TASK PROMPT => There is one span to output from the data below: the lines starting at the line with "30988 Camas Swale Rd, Creswell, OR 97426" and ending at the line with "Topa dřevěné kostky". Output it exactly, ends included, nothing more.

▬▬▬▬▬▬▬▬▬▬

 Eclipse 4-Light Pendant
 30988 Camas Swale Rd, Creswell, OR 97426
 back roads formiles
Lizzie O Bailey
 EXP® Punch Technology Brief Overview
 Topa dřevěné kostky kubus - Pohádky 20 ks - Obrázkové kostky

▬▬▬▬▬▬▬▬▬▬

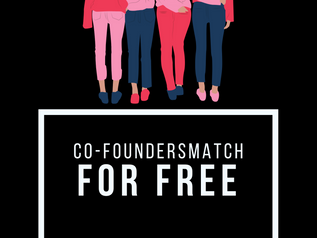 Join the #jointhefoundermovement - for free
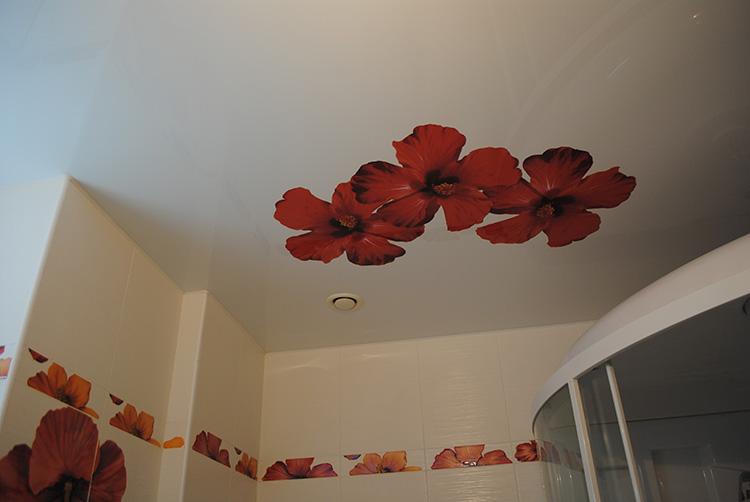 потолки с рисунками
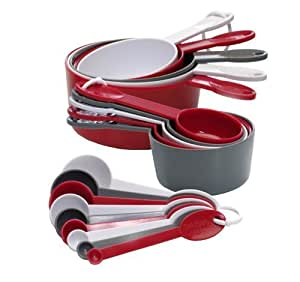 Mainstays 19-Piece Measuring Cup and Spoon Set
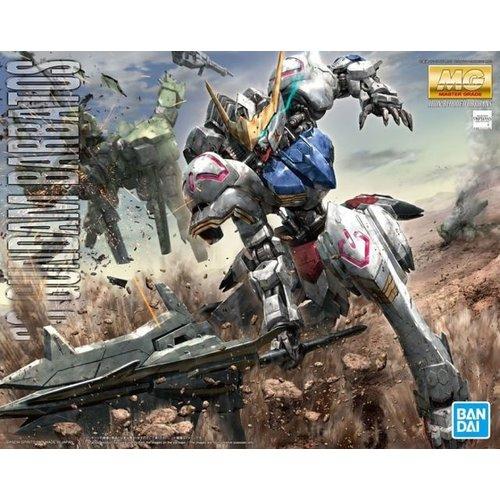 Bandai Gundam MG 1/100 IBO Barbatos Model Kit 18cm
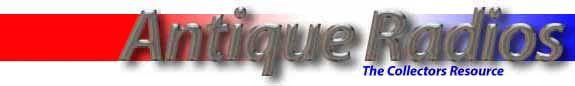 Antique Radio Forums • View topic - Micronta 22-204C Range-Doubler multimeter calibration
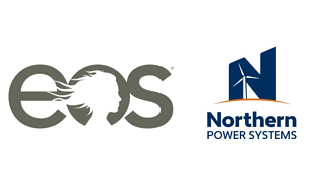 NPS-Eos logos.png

▬▬▬▬▬▬▬▬▬▬

ANSWER FOR THIS EXERCISE =>
 30988 Camas Swale Rd, Creswell, OR 97426
 back roads formiles
Lizzie O Bailey
 EXP® Punch Technology Brief Overview
 Topa dřevěné kostky kubus - Pohádky 20 ks - Obrázkové kostky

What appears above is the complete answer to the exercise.